This Is the New American Theatre
nytheatre.com review by James Comtois
June 2, 2007
In Danny Bowes and Tom X. Chao's meta-comedy, This is the New American Theatre, which is playing at the Brick Theatre's Pretentious Festival, the two megalomaniac writer-performers attempt to create a new form of theatre, try to find love, and provide the most nudity I've ever seen in a play.
Tired of not getting the attention they believe they deserve, Danny and Tom plan to redefine theatre by having actresses appear nude onstage. The nude actresses will distract the audience while the emotionally impaired man-children subliminally propagandize the audience. Of course, once they cast their actresses—Danny's feminist friend Astrid and Tom X. Chao superfan Marcy—they realize (much to their chagrin) that the women have their own ideas about the play's direction.
Is it funny? Yes. Does it convey interesting ideas in an entertaining way? Absolutely. Is it worth your while to see? Definitely. Does it reinvent the medium of theatre as its creators profess? Hardly.
There are some fun and interesting ideas being presented. Onstage nudie-time is often a heated topic of discussion in the realm of theatre, and This is the New American Theatre is a thoughtful satire on that stigma; Danny explains that, unlike most shows that make feeble attempts to artistically justify gratuitous nudity, they're admitting that the nudity in their play is gratuitous, which makes it therefore more genuinely artistic (it makes sense in its own twisted sort of way). At one point, Astrid explains that it's disingenuous and inaccurate to consider nudity exploitative if the actor or actress in question has no problem being naked on stage.
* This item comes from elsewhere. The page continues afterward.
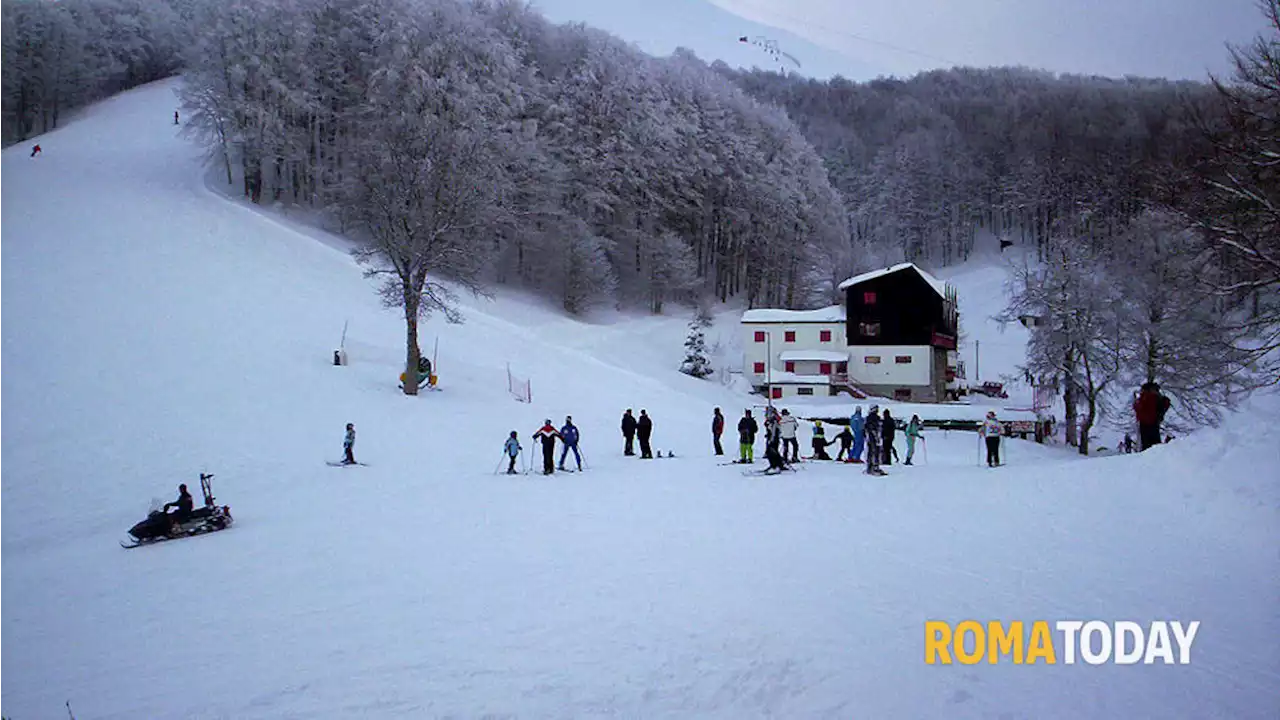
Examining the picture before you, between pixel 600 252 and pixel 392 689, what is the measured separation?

It is refreshing to see Bowes, who also directed, and Chao portray themselves as such insufferably egocentric brats without apology. I laughed uncontrollably at Tom's complaint about actresses having the audacity to (Heavens, no!) Ask Questions during the rehearsal process.
Melissa Roth and Karen Sours are great as Astrid and Marcy: very funny, very bold. Even though they appear naked for about 90% of their stage time, not once did I worry for them or feel that they were being exploited.
Unfortunately, Bowes's and Chao's script doesn't quite hold together. It could stand to see some selective cutting. Some of the scenes with the foursome rehearsing their masterpiece seriously drag (in particular, the one where Danny shows up to rehearsal late). Also, the subplot of the two men falling in love with Astrid and Marcy falling in love with Tom doesn't gel with the play's main through-line of Tom and Danny trying to reinvent theatre.
This is the News American Theatre is a riff on the recurring themes and ideas of Chao's earlier work (his own self-absorption, his difficulty in connecting with women, his assertion of his own genius). If you've never seen Chao's work, This is the New American Theatre is a good place to start. If you are familiar with his work, although an enjoyable play, it won't be anything new.
At the end of the day, however, wondering whether or not This is the New American Theatre is either a serious attempt to deconstruct the medium and/or the psyches of the play's creators or an excuse for lots and lots of gratuitous nudity is beside the point. It's a good deal of fun.